__TRECHO DO DOCUMENTO__

════

Precatórios e Auxílio Brasil: entenda a relação
Entenda o que são precatórios e como eles podem bancar o Auxílio Brasil
Governo federal pretende implementar um novo programa social, mas precisa abrir brecha no Orçamento de 2022
O programa social do governo do presidente Jair Bolsonaro (sem partido) que deve substituir e ampliar o Bolsa Família já tem nome (Auxílio Brasil) e data para começar a ser pago (17 de novembro), mas não tem fonte bem definida de recursos até este momento. O dinheiro para bancar a iniciativa estaria nos precatórios, que precisam ser negociados. A saída para financiar a iniciativa seria aprovar a PEC (proposta de emenda à Constituição) dos Precatórios no Congresso Nacional.
O texto já foi aprovado em 2 turnos na Câmara dos Deputados. Agora, precisa ser analisado pelo Senado, onde também precisa do aval dos congressistas em 2 turnos de votação. O detalhe é que, no Senado, o governo federal encontra mais dificuldades de articulação política. De 81 senadores, são necessários os votos favoráveis de ao menos 49.
Para te ajudar a entender todos os detalhes desse impasse, o Correio Sabiá explicará tudo o que você precisa saber sobre os precatórios, desde o conceito desses pagamentos à importância da PEC para custear o Auxílio Brasil, eventual sucessor do Bolsa Família. Entenda abaixo o que está em discussão.
O que são precatórios
Precatórios são dívidas do poder público com pessoas físicas, jurídicas, estados e municípios reconhecidas em decisões judiciais já transitadas em julgado, ou seja, que não são mais passíveis de recursos. Precisam ser pagas.
Com base no tempo em que as ações tramitaram na Justiça até a sentença definitiva, o valor a ser quitado é sempre acrescido de correção.

════

__INFORMAÇÕES FORNECIDAS__
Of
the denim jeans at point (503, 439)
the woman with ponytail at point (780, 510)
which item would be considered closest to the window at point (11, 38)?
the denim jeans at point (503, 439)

════

__CONJUNTO DE TAREFAS__
1. Liste todos aqueles com quem o poder público pode ter dívidas de precatórios, segundo o trecho sobre precatórios.
2. Retome o trecho sobre precatórios logo após a última frase mostrada e dê continuidade à explicação.

__RESPOSTAS__
1.
- Pessoas físicas
- Pessoas jurídicas
- Estados
- Municípios

2.
Como o fim dos processos não tem “data marcada”, com alguns se prolongando até por anos, há incerteza sobre o valor das dívidas judiciais a serem quitadas pela União ano a ano.
É de competência da AGU (Advocacia-Geral da União) e do CNJ (Conselho Nacional de Justiça) fazer as estimativas desses valores, que serão repassados à equipe econômica do governo federal para a elaboração do Orçamento do ano seguinte.
Por que negociar os precatórios?
Ao enviar o projeto de LOA (Lei Orçamentária Anual) ao Congresso Nacional, o governo federal destinou R$ 89 bilhões para pagamento de precatórios em 2022. No entanto, para custear o novo programa social (Auxílio Brasil), a equipe econômica pretende fazer o pagamento de menos da metade desse valor no ano que vem. Seria algo em torno de R$ 39 bilhões.
Para abrigar o programa neste ano, o governo já tomou algumas iniciativas. Uma delas foi aumentar a alíquota do IOF (Imposto sobre Operações Financeiras) para algumas operações nas quais o tributo incide. Agora, trabalha pela aprovação da PEC dos Precatórios no Congresso Nacional.
Um dos pontos de maior impasse na PEC dos Precatórios é que o texto altera o teto de gastos (regra que limita as despesas do governo às do ano anterior, corrigidas apenas pela inflação), além de limitar o próprio pagamento de precatórios, que são determinados por outro Poder, o Judiciário.
Governo envia PEC dos Precatórios
Em agosto, o presidente do STF (Supremo Tribunal Federal), ministro Luiz Fux, que também preside o CNJ, afirmou que os precatórios serão pagos e que não haverá “calote”.
O ministro propôs que a equipe econômica do governo federal buscasse o valor total de precatórios quitados pelo governo em 2016, ano em que foi criada a regra do teto de gastos, com a aplicação da correção sobre o valor. O resultado dessa conta, seria a parcela a ser quitada de precatórios no próximo ano.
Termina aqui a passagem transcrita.